Exercise requirements:
In the EarleyBird readme below, where does the test suite live?

======== Excerpt to read

Skip to content

mdubinko/earleybird

Folders and files

NameName
Last commit message
Last commit date

Latest commit

 

History

55 Commits
 
 
 
 
 
 
 
 
 
 
 
 
 
 
 
 
 
 
 
 

Repository files navigation

EarleyBird

Experimental implementation of ixml in Rust. Currently targeting the 1.0 spec.

Usage

Running

For development, use cargo run -- (recommended):

Parse files

cargo run -- parse -g grammar.ixml -i input.txt

Quick inline testing (useful for development)

cargo run -- test -g 'rule: "a" | "b".' -i 'a'

Run test suite

cargo run -- suite
# Or with environment variables for debugging:
RUST_LOG=info RUST_BACKTRACE=1 cargo run -- suite

Alternatively, build the eb binary first:

cargo build --release
./target/release/eb parse -g grammar.ixml -i input.txt
./target/release/eb test -g 'rule: "a" | "b".' -i 'a'
./target/release/eb suite

The test suite is a git submodule in ixml/ that contains the reference implementation.

Debugging and Transparency

This implementation includes comprehensive debugging tools to aid in conformance work and troubleshooting.

================
======== Excerpted data

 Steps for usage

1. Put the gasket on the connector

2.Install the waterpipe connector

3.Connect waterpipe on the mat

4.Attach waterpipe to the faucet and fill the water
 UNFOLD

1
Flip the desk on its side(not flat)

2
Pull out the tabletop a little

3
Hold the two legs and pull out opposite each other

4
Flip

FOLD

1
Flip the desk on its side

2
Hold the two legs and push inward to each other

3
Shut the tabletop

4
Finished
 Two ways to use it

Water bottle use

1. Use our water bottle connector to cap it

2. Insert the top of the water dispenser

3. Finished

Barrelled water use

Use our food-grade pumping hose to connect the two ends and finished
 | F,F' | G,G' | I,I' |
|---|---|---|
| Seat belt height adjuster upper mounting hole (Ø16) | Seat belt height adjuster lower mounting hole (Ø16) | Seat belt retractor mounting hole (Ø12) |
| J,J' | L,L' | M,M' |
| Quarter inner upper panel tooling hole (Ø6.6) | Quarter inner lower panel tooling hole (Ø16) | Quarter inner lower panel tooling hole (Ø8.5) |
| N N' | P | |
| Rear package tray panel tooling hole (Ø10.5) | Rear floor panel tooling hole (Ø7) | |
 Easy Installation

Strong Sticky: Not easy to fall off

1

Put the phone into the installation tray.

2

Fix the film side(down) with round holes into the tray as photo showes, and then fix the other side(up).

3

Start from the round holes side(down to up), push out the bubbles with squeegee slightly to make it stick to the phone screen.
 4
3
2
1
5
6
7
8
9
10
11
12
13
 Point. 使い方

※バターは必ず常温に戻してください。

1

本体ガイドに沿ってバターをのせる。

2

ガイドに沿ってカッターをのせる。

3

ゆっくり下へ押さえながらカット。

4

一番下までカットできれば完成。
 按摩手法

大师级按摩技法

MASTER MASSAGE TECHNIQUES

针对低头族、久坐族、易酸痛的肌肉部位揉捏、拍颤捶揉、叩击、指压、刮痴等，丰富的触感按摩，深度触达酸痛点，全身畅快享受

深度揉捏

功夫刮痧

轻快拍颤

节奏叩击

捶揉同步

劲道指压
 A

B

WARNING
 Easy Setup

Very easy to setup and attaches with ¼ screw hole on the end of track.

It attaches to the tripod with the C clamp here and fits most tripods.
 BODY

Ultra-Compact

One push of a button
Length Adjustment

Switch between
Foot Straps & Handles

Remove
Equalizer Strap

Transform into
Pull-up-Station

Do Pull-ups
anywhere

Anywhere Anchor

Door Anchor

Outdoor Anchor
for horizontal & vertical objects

================

Answer to this task:
In a git submodule in ixml/ that contains the reference implementation.